Он замолчал на некоторое время, потом вновь со вздохом продолжил:

— Это случилось незапланированно, скорее вследствие её потери контроля над собой, что говорить обо мне, я вообще плохо понимал, что делаю, и какие могут быть последствия. В общем, она стала моей первой женщиной, и как выяснилось позже, я тоже был у неё первым … и последним. Мы занимались любовью мңого, часто, совсем забросили музыку… Очень скоро её чувство стало меня тяготить, не это мне было нужно тогда, совсем не это. Но, несмотря на мою полнейшую детскую наивность и никчёмность в вопросах любовных, я чётко понимал, что то, что происходит с ней — очень серьёзно, и что это не игра, это чувства взрослые, зрелые, опасные. Но чем дальше, тем тяжелее мне было, уже не только морально, но даже физически, я не знал, как всё это прекратить, и совершил глупость … вернее даже, это была роковая ошибка…

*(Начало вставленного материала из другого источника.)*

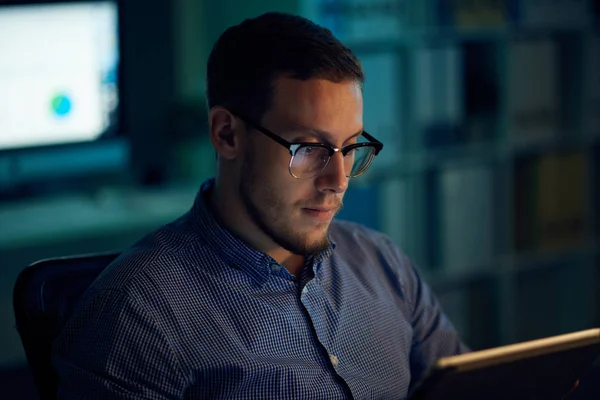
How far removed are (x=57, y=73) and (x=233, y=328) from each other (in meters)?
1.57

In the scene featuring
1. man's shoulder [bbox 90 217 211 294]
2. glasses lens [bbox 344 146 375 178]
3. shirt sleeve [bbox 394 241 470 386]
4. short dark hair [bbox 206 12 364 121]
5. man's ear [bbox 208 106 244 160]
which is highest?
short dark hair [bbox 206 12 364 121]

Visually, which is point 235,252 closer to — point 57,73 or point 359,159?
point 359,159

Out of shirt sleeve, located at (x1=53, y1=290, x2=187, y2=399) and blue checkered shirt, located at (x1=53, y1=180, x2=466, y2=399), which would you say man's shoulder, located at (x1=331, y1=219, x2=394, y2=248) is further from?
shirt sleeve, located at (x1=53, y1=290, x2=187, y2=399)

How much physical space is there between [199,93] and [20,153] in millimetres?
632

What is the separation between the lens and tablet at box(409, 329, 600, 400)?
34.6 inches

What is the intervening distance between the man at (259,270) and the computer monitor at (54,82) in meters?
1.33

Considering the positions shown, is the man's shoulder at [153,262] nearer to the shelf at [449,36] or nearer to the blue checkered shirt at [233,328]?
the blue checkered shirt at [233,328]

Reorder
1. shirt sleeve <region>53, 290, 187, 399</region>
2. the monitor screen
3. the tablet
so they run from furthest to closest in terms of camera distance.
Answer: the monitor screen
shirt sleeve <region>53, 290, 187, 399</region>
the tablet

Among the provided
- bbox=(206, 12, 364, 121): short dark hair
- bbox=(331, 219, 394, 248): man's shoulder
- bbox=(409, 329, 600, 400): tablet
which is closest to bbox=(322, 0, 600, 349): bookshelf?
bbox=(331, 219, 394, 248): man's shoulder

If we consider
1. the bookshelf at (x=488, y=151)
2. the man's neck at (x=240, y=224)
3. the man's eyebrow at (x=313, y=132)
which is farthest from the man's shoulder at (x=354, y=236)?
the bookshelf at (x=488, y=151)

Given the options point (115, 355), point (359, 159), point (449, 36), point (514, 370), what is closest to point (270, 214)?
point (359, 159)

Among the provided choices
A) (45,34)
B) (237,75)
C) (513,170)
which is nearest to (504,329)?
(513,170)

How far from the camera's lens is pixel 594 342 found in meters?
1.00

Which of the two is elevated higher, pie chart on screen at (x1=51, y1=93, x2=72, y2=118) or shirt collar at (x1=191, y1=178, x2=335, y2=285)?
pie chart on screen at (x1=51, y1=93, x2=72, y2=118)
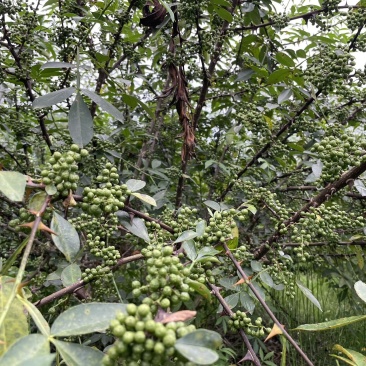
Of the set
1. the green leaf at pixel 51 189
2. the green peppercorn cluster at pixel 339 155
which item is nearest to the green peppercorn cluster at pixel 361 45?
the green peppercorn cluster at pixel 339 155

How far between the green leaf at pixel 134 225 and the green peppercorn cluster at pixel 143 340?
1.72 feet

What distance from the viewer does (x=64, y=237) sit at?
3.18 feet

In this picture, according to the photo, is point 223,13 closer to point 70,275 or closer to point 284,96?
point 284,96

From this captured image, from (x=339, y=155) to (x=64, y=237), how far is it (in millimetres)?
945

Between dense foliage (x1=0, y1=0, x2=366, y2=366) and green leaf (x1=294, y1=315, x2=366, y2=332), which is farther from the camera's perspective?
green leaf (x1=294, y1=315, x2=366, y2=332)

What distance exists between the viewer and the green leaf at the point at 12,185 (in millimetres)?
749

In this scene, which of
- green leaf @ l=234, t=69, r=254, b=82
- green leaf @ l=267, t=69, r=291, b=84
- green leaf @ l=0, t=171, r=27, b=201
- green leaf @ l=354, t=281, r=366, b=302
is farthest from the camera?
green leaf @ l=234, t=69, r=254, b=82

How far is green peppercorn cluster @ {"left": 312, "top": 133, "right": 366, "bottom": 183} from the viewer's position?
134 cm

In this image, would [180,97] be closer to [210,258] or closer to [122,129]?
[122,129]

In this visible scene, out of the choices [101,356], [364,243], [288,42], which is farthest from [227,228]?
[288,42]

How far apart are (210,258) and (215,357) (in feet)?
1.50

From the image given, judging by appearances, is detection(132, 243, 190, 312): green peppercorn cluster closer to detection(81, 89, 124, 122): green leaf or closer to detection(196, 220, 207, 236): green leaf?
detection(196, 220, 207, 236): green leaf

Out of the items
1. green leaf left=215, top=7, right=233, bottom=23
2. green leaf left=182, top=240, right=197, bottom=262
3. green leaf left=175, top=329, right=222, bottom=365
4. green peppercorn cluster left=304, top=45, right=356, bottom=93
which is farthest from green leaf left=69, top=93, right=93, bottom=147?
green peppercorn cluster left=304, top=45, right=356, bottom=93

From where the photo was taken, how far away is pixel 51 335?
0.66 metres
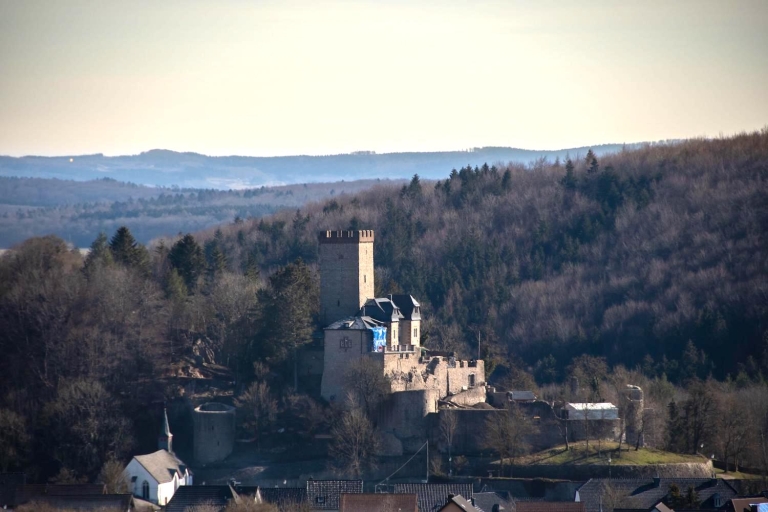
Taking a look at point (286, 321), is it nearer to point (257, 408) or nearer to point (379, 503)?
point (257, 408)

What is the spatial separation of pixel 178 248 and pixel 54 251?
635cm

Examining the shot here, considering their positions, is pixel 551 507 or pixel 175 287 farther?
pixel 175 287

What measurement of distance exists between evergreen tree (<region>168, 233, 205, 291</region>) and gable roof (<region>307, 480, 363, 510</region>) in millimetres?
22017

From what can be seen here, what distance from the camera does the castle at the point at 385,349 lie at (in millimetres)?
65062

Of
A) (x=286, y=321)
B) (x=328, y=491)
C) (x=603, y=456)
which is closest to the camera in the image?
(x=328, y=491)

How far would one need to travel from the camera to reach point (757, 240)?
332ft

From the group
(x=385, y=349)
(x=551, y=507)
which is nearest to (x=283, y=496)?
(x=551, y=507)

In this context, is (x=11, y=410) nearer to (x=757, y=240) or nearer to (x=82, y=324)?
(x=82, y=324)

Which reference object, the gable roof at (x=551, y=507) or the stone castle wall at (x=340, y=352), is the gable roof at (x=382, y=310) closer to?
the stone castle wall at (x=340, y=352)

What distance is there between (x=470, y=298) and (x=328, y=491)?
43269mm

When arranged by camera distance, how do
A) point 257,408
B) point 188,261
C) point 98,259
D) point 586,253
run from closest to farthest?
point 257,408 < point 98,259 < point 188,261 < point 586,253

Алекс снова замолчал, некоторое время пребывал в какой-то прострации, мне показалось даже, что его и нет вовсе в эту секунду, он улетел далеко в прошлое, то прошлое, которое изменило его.

Amber Run — I Found

— Я не придумал ничего лучше, как спросить совета у Марии, ведь она была җенщиной и почти такого же возраста, мне нужно было знать, как это делается, как уйти и не ранить, не причинить боль. Но совета мне никто не дал. Мария пришла в бешенство, она угрожала, жёстко. Вследствие своей юности и неопытности, я и не подозревал, что то, что мы делали это по обоюдному согласию, не имело никакого значения, мой малолетний возраст ложился нa плечи хрупкой Офелии тяжким грузом уголовной ответственности. Εё образ слабой, уязвимой в холодных и жестоких казематах окончательно сломил меня. Я пошёл к ней и сказал правду, что не могу любить её, что спросил совета сестры и, тем самым, поставил её под угрозу, что если мы не прекратим встречаться, ей грозит опасность. Она выслушала меня спокойно, потом очень грустно сказала то, что отпечаталось в моём сознании незыблемо, на всю оставшуюся жизнь:

«Алекс, ты не знаешь сам, как ты прекрасен, твоя красота необыкновенна, и внешняя и внутренняя, но то, какой ты снаружи сводит с ума, лишает воли и покоя. Это, несомненно, дар редкий, волнующий, и ты должен дарить свою красоту всем, кто пожелает этого, как музыкант свою музыку, как художник дарит свои образы, как поэт свои словесные формы и строки … Не жалей себя ни для кого, не обделяй тех, кто итак обделён, будь добрым, человечным, открытым, люби много, так много как сможешь, делай женщин счастливыми, ведь ты можешь это, я знаю!»